THE RISKS OF ASSISTED CONCEPTION

Because all assisted-conception methods offer an overall chance of a baby of around 15 to 20 per cent for each cycle of treatment, the biggest hazard for those embarking on treatment is disappointment. However, as studies show, the chances of pregnancy do increase with additional cycles and are comparable to nature.

There are few risks associated with the actual treatments themselves. GIFT requires general anaesthesia for laparoscopy to take place and this can – on very rare occasions – cause complications. Indeed, this is one reason why infertility specialists in some countries have preferred IVF to GIFT – not because the results are better but because a general anaesthetic is not required.

The most common ‘side effects’ of treatment are multiple pregnancies.

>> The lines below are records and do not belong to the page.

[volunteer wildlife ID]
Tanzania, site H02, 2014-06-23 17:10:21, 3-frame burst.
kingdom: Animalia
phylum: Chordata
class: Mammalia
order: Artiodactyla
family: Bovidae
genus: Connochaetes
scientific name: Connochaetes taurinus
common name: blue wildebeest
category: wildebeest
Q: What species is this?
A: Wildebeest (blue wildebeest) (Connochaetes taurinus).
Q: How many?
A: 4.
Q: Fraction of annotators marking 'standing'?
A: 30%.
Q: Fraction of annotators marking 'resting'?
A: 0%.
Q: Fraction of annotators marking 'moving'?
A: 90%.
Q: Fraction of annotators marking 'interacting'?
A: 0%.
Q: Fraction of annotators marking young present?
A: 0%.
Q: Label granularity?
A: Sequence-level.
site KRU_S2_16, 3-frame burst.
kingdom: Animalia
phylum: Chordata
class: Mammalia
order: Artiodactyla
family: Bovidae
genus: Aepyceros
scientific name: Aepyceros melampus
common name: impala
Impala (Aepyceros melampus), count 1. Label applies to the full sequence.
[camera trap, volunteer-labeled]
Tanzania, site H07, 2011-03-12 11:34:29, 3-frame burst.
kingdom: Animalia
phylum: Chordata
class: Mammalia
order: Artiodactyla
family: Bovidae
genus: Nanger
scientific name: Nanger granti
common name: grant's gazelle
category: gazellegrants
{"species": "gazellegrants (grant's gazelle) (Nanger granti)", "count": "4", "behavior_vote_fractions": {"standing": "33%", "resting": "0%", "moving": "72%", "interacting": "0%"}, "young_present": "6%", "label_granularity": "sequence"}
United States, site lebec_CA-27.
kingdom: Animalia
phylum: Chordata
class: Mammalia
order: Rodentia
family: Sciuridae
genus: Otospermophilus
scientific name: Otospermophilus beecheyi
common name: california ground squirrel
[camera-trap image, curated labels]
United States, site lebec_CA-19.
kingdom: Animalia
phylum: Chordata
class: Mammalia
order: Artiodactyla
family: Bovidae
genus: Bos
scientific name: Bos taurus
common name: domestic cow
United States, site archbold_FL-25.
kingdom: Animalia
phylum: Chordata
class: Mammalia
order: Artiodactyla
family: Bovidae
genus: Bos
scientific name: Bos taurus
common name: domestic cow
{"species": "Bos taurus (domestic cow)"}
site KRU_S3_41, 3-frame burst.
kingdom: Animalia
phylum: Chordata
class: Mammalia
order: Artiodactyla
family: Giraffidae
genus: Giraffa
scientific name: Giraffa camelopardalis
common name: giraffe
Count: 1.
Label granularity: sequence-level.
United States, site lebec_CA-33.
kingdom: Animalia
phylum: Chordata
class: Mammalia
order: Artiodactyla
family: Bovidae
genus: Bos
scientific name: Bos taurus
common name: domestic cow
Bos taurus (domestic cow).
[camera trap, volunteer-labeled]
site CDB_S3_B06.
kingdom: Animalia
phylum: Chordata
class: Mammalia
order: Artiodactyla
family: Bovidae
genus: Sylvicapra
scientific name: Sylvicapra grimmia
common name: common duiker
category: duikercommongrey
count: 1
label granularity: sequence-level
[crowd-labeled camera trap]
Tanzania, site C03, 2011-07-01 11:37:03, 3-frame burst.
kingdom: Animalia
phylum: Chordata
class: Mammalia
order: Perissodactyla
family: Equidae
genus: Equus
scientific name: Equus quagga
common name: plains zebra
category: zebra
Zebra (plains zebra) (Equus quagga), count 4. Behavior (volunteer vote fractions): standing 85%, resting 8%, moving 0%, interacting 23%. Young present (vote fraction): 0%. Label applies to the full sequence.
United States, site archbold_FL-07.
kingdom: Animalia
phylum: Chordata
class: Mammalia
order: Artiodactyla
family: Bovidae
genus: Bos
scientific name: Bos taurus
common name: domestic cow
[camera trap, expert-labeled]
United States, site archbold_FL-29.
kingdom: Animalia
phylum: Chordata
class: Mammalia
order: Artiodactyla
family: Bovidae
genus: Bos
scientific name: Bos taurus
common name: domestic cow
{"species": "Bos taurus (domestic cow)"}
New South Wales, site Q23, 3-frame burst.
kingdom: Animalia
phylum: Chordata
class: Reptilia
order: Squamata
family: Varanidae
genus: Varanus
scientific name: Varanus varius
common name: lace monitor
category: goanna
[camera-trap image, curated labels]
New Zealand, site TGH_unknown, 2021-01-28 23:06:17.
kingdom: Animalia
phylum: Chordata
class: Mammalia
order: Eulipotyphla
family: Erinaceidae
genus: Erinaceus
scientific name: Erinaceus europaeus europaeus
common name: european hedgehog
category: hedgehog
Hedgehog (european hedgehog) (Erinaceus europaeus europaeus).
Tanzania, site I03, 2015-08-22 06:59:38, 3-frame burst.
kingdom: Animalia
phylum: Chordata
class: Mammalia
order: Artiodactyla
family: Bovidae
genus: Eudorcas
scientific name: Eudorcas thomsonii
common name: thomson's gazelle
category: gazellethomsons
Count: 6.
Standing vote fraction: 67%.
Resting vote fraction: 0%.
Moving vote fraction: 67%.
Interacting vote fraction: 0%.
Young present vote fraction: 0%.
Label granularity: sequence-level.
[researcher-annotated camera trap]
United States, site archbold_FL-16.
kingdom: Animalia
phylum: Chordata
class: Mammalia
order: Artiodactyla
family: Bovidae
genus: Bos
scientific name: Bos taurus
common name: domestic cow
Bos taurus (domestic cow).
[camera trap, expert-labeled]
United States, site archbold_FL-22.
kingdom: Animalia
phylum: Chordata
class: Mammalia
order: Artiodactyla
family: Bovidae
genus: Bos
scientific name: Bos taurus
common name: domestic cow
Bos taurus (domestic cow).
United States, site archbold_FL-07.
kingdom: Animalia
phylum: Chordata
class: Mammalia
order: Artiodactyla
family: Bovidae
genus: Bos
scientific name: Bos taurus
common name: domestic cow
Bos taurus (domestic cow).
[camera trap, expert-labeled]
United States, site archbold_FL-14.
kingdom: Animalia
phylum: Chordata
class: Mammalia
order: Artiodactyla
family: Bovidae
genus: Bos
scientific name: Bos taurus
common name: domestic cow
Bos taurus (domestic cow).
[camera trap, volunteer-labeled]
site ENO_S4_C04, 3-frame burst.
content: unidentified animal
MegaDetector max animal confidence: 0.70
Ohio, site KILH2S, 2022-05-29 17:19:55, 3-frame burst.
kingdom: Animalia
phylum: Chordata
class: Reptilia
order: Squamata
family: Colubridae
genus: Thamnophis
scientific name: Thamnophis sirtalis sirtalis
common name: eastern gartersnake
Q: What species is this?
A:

These not only cause serious social complications (particularly as the babies begin to grow!) but are also associated with higher rates of pregnancy loss and lower birth weight babies. The most publicized `danger’ of assisted conception has been a condition known as ‘ovarian hyperstimulation syndrome’ (OHSS), which can very rarely occur as a result of the drug treatment given in the stages before egg collection. Too high a dose of drug can cause excessive stimulation of the ovaries, which can be noticed as pain the abdomen. It is to avoid this risk – as well risk of multiple pregnancies – that doctors monitor drug treatment and its effect on the ovary.

COUNSELLING

In most countries counselling will be provided for all couples undergoing assisted conception. For many who have reached the stage of assisted conception, the frustrations of childlessness have already imposed severe emotional strains, so the offer of guidance and help through this difficult period is usually appreciated.

In addition, assisted conception as a medical treatment imposes its own demands, which makes counselling even more essential. The passage through a cycle of treatment is not always easy and as the statistics show, success cannot be guaranteed. Even couples who achieve pregnancy might still experience the severe disappointment of pregnancy loss.

Some couples also find that the dilemmas raised by assisted conception are more easily resolved after discussion with a trained counsellor – what to do about spare frozen embryos, how to accept the genetic anonymity of egg donation, how to face treatment failure ?


 

THE REAL CHANCES OF SUCCESS ? 

Because around four in five couples undergoing a single cycle of assisted-conception treatment do not have a baby, it’s easy to talk about failure. But the truth is that the overall success rates of assisted conception are about as good as in nature, and sometimes even better. Because the chances of success continue to increase with each cycle of treatment, 100 couples embarking on assisted-conception treatment will find their number declining substantially after several cycles. After four cycles of treatment this cumulative’ pregnancy rate may reach 50 per cent following IVF or GIFT per couple treated. However, conception is less likely in women over 40. The latest breakthroughs in treating male infertility by ICSI mean that men with sperm disorders now have much better chances of fathering children.